[Text segment start]
Two Tips for Go’s pkgsite

2023-04-23

Here are two things that I learned after I listed a Go module on pkg.go.dev. Neither was obvious to me; hopefully, this will be useful to other people too.

Tip 1: Be Careful with Public Repos

After (deliberately) listing something I wrote on pkg.go.dev, I discovered that several repositories of mine were already there. I hadn’t listed those repos myself, so I was initially confused. After reading the about page on pkgsite and talking to people in Go’s slack, I realized that I was only surprised because I didn’t understand how listings end up on pkg.go.dev.

For no good reason, I assumed that pkg.go.dev worked like CPAN, RubyGems, or LuaRocks. On those sites, users create accounts and then publish their libraries. Without worrying about the details, the key thing is that someone has to deliberately list their code for it to end up on CPAN, RubyGems, or LuaRocks.

Things are different at pkg.go.dev. Someone can deliberately list their package there, but the package can also end up there in other ways. Most importantly, if anyone runs go get or go install on a public repository with Go code, then that repository will probably (see below for more details) end up listed on pkg.go.dev.

Taking a step back, there are three ways to upload something to pkg.go.dev.

  1. Visit what would be the page for the package on pkg.go.dev and click the “Request” button. (See the documentation for an example of what I mean by what would be the page for the package.)
[Text segment end]
◆ Tasks to perform ◆
(a) In the post on Go's pkgsite, which three sites did the writer assume pkg.go.dev worked like?
(b) Copy word for word the stretch of the post on Go's pkgsite from "Here are two" through "other people too.".
The data that come after this point have no connection to the post on Go's pkgsite.
[Data supplied start]
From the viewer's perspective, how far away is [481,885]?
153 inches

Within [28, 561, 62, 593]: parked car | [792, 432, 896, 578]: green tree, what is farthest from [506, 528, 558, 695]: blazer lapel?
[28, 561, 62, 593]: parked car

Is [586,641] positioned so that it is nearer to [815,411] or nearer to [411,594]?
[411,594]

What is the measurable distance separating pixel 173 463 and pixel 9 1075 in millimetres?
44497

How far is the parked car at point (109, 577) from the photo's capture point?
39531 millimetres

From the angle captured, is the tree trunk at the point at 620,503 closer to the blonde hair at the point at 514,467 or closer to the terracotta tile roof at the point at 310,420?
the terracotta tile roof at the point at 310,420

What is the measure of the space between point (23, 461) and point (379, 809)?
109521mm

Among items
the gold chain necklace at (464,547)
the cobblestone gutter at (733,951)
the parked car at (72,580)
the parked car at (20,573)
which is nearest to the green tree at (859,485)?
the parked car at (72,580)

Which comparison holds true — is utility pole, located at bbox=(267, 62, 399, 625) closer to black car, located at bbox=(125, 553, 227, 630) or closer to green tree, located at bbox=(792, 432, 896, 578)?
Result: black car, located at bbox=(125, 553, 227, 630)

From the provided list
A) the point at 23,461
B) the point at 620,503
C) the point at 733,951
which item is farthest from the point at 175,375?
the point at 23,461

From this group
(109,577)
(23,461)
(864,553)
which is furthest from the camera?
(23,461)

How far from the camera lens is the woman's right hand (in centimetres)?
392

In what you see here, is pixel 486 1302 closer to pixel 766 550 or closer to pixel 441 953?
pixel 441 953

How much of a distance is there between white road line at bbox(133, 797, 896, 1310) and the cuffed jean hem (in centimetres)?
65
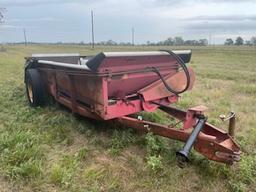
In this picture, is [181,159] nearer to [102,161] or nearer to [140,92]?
[102,161]

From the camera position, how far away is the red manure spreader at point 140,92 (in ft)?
11.3

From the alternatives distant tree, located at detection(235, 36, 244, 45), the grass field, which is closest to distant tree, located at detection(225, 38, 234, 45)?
distant tree, located at detection(235, 36, 244, 45)

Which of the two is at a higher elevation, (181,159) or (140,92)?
(140,92)

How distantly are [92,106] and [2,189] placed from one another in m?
1.53

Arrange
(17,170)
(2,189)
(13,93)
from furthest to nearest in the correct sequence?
1. (13,93)
2. (17,170)
3. (2,189)

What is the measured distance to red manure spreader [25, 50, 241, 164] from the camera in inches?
135

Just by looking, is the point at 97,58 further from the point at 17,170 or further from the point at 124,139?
the point at 17,170

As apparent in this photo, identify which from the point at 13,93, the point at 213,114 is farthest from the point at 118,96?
the point at 13,93

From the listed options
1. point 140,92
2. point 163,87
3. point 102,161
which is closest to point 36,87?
point 140,92

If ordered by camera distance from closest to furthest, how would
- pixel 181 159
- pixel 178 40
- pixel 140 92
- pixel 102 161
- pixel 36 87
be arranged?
pixel 181 159 < pixel 102 161 < pixel 140 92 < pixel 36 87 < pixel 178 40

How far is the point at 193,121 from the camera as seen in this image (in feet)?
12.6

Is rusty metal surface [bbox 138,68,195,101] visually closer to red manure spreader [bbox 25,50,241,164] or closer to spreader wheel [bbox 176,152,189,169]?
red manure spreader [bbox 25,50,241,164]

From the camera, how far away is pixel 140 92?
460cm

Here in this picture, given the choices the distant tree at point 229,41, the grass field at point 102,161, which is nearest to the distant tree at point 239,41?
the distant tree at point 229,41
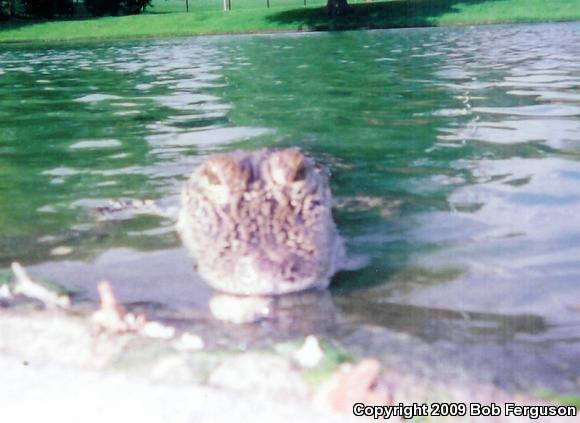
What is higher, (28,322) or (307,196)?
(307,196)

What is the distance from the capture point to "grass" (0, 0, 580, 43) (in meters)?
26.1

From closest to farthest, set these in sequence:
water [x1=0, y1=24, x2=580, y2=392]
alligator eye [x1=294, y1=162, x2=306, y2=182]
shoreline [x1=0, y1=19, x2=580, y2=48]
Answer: water [x1=0, y1=24, x2=580, y2=392] < alligator eye [x1=294, y1=162, x2=306, y2=182] < shoreline [x1=0, y1=19, x2=580, y2=48]

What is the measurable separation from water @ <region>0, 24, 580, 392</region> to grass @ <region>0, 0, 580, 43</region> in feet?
50.9

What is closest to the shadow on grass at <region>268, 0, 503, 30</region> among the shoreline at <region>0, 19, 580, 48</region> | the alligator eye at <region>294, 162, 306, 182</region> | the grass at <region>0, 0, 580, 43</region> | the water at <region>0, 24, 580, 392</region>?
the grass at <region>0, 0, 580, 43</region>

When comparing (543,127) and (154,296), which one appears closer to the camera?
(154,296)

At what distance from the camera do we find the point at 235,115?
781 cm

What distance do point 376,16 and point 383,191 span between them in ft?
83.2

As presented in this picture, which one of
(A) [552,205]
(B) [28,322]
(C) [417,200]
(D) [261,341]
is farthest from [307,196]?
(A) [552,205]

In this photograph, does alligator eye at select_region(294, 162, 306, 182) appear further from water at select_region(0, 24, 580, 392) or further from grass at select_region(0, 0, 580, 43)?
grass at select_region(0, 0, 580, 43)

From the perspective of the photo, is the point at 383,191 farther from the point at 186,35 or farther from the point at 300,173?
the point at 186,35

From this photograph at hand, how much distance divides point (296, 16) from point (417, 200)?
26.8m

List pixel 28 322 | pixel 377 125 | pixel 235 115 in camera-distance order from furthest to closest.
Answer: pixel 235 115
pixel 377 125
pixel 28 322

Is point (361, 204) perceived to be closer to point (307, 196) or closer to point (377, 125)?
point (307, 196)
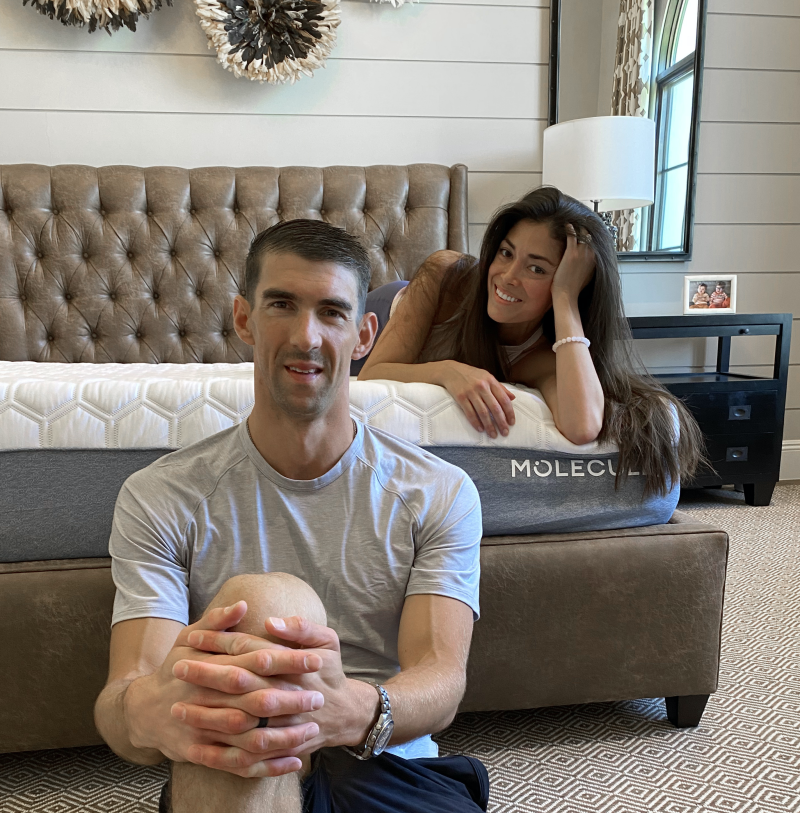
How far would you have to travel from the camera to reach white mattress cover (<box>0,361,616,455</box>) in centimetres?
111

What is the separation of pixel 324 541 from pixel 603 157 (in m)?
1.99

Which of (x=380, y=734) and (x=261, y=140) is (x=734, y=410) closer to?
(x=261, y=140)

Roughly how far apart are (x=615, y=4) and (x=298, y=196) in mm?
Answer: 1475

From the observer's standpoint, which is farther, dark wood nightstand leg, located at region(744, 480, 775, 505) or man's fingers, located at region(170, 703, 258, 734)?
dark wood nightstand leg, located at region(744, 480, 775, 505)

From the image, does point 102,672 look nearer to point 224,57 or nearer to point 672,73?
point 224,57

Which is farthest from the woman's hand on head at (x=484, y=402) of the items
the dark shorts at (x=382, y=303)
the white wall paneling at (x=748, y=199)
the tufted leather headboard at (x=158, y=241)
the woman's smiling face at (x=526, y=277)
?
the white wall paneling at (x=748, y=199)

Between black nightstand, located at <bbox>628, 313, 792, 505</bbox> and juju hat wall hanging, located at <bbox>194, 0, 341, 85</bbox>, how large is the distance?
1.46m

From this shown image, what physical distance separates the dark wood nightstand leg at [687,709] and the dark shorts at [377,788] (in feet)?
2.05

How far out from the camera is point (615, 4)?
112 inches

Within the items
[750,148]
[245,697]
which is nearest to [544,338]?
[245,697]

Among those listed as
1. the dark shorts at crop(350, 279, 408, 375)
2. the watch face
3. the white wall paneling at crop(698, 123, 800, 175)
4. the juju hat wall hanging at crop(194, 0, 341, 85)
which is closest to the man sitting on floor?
the watch face

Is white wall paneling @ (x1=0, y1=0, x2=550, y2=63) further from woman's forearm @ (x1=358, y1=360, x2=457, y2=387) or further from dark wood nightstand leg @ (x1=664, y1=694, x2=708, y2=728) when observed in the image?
dark wood nightstand leg @ (x1=664, y1=694, x2=708, y2=728)

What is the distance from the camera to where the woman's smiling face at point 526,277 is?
1486mm

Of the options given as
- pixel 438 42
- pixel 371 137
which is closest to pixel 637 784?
pixel 371 137
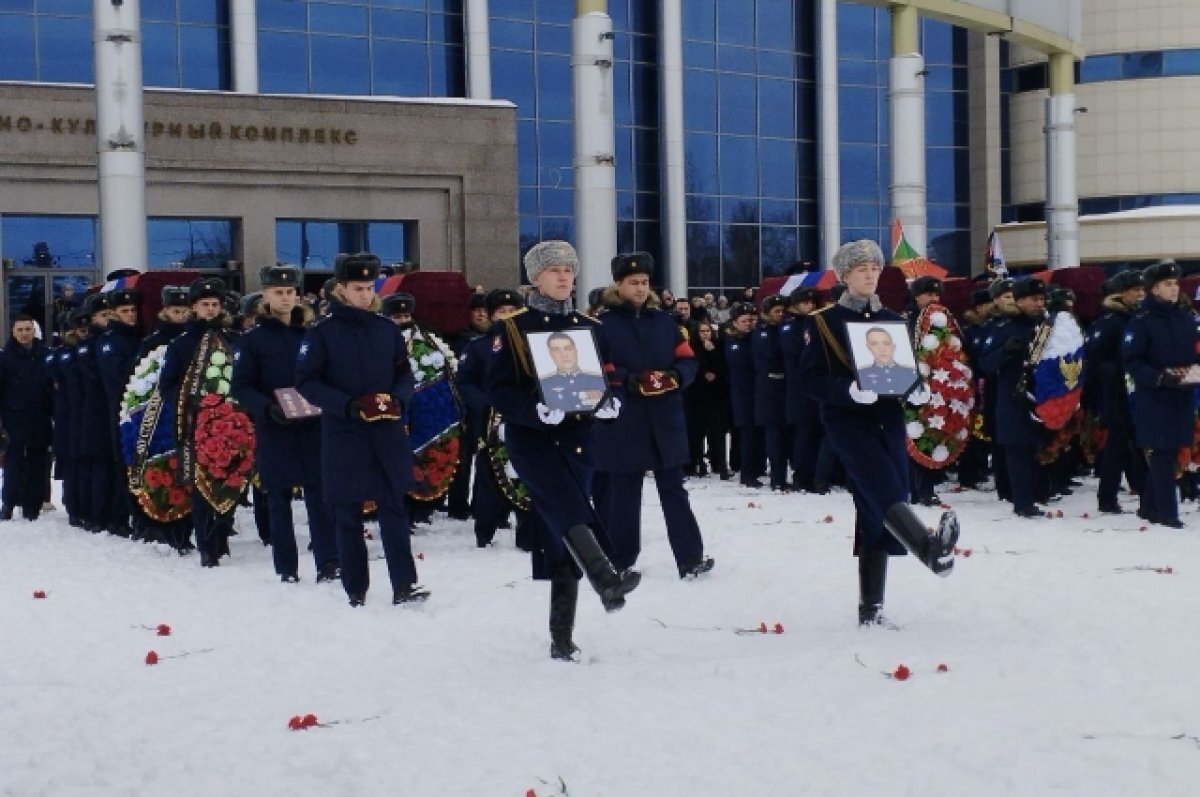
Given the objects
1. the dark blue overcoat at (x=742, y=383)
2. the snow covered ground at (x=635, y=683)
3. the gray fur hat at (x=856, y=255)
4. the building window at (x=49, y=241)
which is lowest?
the snow covered ground at (x=635, y=683)

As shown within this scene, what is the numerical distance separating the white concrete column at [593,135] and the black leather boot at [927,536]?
799 inches

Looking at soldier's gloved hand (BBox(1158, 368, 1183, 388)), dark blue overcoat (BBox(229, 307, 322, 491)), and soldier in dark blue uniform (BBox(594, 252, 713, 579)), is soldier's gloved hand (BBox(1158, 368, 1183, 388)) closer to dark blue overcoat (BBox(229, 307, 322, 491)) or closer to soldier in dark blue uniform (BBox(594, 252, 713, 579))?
soldier in dark blue uniform (BBox(594, 252, 713, 579))

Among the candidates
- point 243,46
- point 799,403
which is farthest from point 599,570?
point 243,46

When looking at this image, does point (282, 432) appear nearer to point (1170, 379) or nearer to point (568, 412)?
point (568, 412)

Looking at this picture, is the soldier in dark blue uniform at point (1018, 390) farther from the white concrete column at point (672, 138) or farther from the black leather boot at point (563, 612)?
the white concrete column at point (672, 138)

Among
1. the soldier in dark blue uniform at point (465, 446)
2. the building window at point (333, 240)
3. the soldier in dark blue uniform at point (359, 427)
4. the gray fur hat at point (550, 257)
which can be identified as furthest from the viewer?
the building window at point (333, 240)

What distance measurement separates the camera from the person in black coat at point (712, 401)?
62.0 feet

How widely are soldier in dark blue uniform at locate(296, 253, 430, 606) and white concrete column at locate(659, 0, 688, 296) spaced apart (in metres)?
30.9

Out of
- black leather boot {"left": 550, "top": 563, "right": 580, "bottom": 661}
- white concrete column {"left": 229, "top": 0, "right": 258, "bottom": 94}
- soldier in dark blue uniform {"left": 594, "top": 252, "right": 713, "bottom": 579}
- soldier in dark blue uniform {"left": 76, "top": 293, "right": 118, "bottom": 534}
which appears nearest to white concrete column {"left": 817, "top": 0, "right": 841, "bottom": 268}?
white concrete column {"left": 229, "top": 0, "right": 258, "bottom": 94}

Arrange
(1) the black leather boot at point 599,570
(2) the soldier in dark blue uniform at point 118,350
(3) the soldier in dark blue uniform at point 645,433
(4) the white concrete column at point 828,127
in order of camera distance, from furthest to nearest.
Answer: (4) the white concrete column at point 828,127
(2) the soldier in dark blue uniform at point 118,350
(3) the soldier in dark blue uniform at point 645,433
(1) the black leather boot at point 599,570

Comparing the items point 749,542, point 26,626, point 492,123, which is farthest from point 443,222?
point 26,626

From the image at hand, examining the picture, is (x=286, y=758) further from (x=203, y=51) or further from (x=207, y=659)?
(x=203, y=51)

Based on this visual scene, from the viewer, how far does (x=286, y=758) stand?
614cm

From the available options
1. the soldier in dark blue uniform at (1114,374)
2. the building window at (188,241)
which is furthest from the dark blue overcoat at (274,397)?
the building window at (188,241)
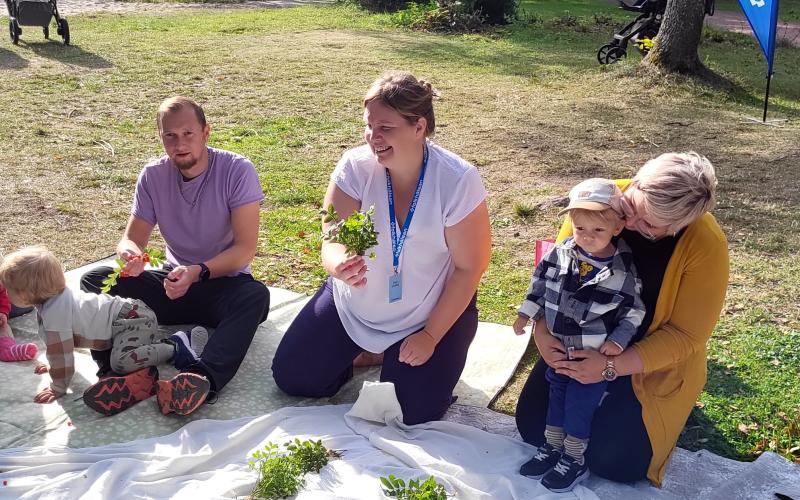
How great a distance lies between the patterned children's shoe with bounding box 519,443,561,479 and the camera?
323 cm

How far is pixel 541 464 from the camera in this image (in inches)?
127

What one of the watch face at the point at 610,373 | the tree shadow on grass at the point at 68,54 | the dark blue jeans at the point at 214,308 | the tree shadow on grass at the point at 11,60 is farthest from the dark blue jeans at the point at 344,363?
the tree shadow on grass at the point at 11,60

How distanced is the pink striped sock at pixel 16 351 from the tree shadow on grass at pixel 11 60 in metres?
8.37

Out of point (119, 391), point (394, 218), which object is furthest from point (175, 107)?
point (119, 391)

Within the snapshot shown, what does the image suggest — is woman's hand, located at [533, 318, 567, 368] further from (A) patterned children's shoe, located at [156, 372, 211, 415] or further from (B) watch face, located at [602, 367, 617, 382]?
(A) patterned children's shoe, located at [156, 372, 211, 415]

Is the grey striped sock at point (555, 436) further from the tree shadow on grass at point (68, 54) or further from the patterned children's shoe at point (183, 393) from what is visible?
the tree shadow on grass at point (68, 54)

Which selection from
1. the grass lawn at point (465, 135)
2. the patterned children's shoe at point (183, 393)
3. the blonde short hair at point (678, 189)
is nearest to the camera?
the blonde short hair at point (678, 189)

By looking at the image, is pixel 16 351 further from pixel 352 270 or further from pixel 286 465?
pixel 352 270

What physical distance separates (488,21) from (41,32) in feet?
27.7

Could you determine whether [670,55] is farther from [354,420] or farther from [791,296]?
[354,420]

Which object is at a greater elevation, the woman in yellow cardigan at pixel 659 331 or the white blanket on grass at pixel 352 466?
the woman in yellow cardigan at pixel 659 331

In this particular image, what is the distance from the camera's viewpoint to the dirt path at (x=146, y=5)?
1734cm

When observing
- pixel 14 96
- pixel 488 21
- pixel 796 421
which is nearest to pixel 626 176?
pixel 796 421

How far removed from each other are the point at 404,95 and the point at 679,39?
28.1 ft
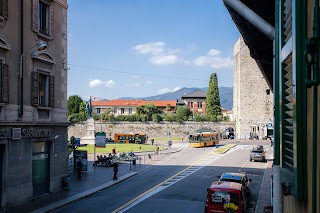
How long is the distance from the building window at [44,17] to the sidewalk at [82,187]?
33.3 ft

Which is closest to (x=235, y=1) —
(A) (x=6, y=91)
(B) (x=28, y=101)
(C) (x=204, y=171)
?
(A) (x=6, y=91)

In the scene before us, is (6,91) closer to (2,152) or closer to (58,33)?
(2,152)

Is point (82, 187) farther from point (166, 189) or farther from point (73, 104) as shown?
point (73, 104)

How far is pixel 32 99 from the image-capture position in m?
22.1

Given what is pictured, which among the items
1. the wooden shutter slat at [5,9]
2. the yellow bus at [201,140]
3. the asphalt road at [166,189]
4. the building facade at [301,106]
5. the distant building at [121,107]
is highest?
the wooden shutter slat at [5,9]

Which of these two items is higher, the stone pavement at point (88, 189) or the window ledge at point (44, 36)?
the window ledge at point (44, 36)

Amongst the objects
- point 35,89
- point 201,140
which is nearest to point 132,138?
point 201,140

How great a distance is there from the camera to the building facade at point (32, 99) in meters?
19.8

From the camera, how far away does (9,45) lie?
2009cm

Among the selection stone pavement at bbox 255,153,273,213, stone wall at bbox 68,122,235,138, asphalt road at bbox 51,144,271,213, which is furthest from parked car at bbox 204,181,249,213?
stone wall at bbox 68,122,235,138

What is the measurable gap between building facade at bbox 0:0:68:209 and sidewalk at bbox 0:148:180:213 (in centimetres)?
61

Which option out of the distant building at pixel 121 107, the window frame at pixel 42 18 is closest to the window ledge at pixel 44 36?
the window frame at pixel 42 18

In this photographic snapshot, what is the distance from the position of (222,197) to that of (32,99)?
12054 mm

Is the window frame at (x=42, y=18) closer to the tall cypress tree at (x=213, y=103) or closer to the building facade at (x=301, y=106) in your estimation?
the building facade at (x=301, y=106)
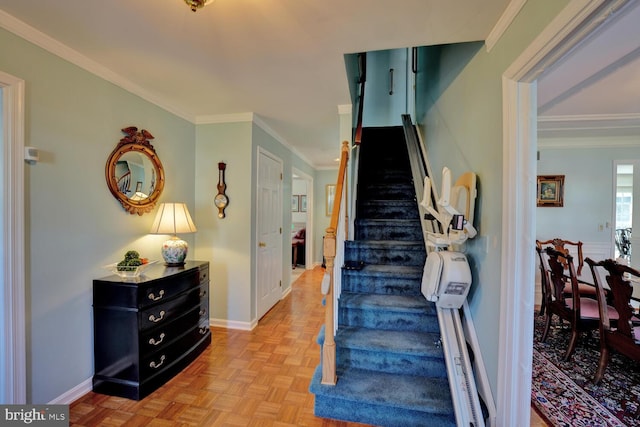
[Data supplied end]
◆ Answers for the exercise ◆
(a) CPAN, RubyGems, and LuaRocks.

(b)
Here are two things that I learned after I listed a Go module on pkg.go.dev. Neither was obvious to me; hopefully, this will be useful to other people too.